I enjoy purposeless walking. I don’t walk for exercise, and unless I’m on an errand, I rarely walk with a destination in mind. Well, that’s only half-true. It’s not uncommon for me to walk to or toward a specific location, but that location isn’t really a destination. I’m not going to that spot for any particular reason. In fact, I’m not really going there at all. It’s just a vague geographical marker, a reminder to suggest I should consider turning around and heading homeward.
I rarely have anything that resembles a schedule, but I always have work to do. Taking a walk gives me a pleasant interruption during my day; walking idly toward a specific fixed point provides me with a very flexible timetable. If I want to walk for, say, an hour, I have a general sense how far I’ll walk in thirty minutes. I know, for example, that it will take me about forty minutes to reach the heliport (which, okay, isn’t really a heliport at all — it’s just a concrete slab that was probably the foundation of some sort of shed, but I’ve never felt any overpowering compulsion to adhere strictly to reality). So when I get close to the heliport, I can decide to turn around and begin walking vaguely in the direction of home. Or I can keep walking. It’s a system.
Even though I often walk with a camera tucked away in a pocket or in a bag slung over my shoulder, I’m usually not walking to shoot photographs. I’m normally not actively looking for things to photograph. I’m just walking. With a camera. On the vast majority of my walks, the camera never leaves my pocket or bag. I do sometimes go on photo-walks, but that’s a whole nother thang.
For me, most of my walks are a form of meditation. I generally walk mindfully, as Buddhists like to say. When I was part of a Zen community in Washington, DC the roshi explained mindfulness to me; he said it was the quality of being in the immediate moment, fully aware and cognizant of what’s going on around you, but not involved in it or with it. I was able to tell him, “Dude, I was a private investigator for seven years; I did a lot of surveillance; I’ve got seven years of practice at being mindful.”

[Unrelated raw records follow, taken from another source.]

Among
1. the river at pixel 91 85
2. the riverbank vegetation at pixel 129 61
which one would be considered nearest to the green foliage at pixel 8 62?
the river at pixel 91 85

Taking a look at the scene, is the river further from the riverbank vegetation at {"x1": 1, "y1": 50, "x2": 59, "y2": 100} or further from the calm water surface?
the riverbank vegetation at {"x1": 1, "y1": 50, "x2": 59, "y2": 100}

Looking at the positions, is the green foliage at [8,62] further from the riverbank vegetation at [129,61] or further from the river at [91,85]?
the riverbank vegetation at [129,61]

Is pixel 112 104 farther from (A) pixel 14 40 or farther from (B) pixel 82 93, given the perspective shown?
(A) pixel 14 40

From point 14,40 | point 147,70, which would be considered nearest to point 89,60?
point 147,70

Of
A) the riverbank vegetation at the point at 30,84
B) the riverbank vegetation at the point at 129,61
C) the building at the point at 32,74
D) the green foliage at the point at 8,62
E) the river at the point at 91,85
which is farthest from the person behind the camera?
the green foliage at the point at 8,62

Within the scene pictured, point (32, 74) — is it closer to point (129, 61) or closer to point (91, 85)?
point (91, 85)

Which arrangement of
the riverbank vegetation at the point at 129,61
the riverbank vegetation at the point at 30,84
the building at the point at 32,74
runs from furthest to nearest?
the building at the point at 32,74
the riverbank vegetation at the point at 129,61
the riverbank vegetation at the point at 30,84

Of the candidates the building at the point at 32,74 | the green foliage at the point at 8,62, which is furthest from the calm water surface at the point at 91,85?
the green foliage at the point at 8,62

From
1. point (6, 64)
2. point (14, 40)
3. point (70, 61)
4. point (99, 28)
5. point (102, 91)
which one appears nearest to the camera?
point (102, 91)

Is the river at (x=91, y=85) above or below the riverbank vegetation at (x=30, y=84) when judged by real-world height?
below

So as I walk I notice a lot of stuff. Birds, the condition of a passer-by’s shoes, signs in windows, bits of paper being shuffled along by the breeze, the breeze itself. I can notice stuff and appreciate it without being distracted by it. I don’t feel any need to try to ‘capture’ it with a photograph.
But at the same time, it usually registers when I see something that might make an interesting photo. Sometimes it only really registers after I’ve taken a few steps. It’s like my brain sends up a flare and it takes a moment for the flare to rise high enough for me to see it. Dude, you just walked by some interesting graffiti — you might want to turn around and take a look. Like that.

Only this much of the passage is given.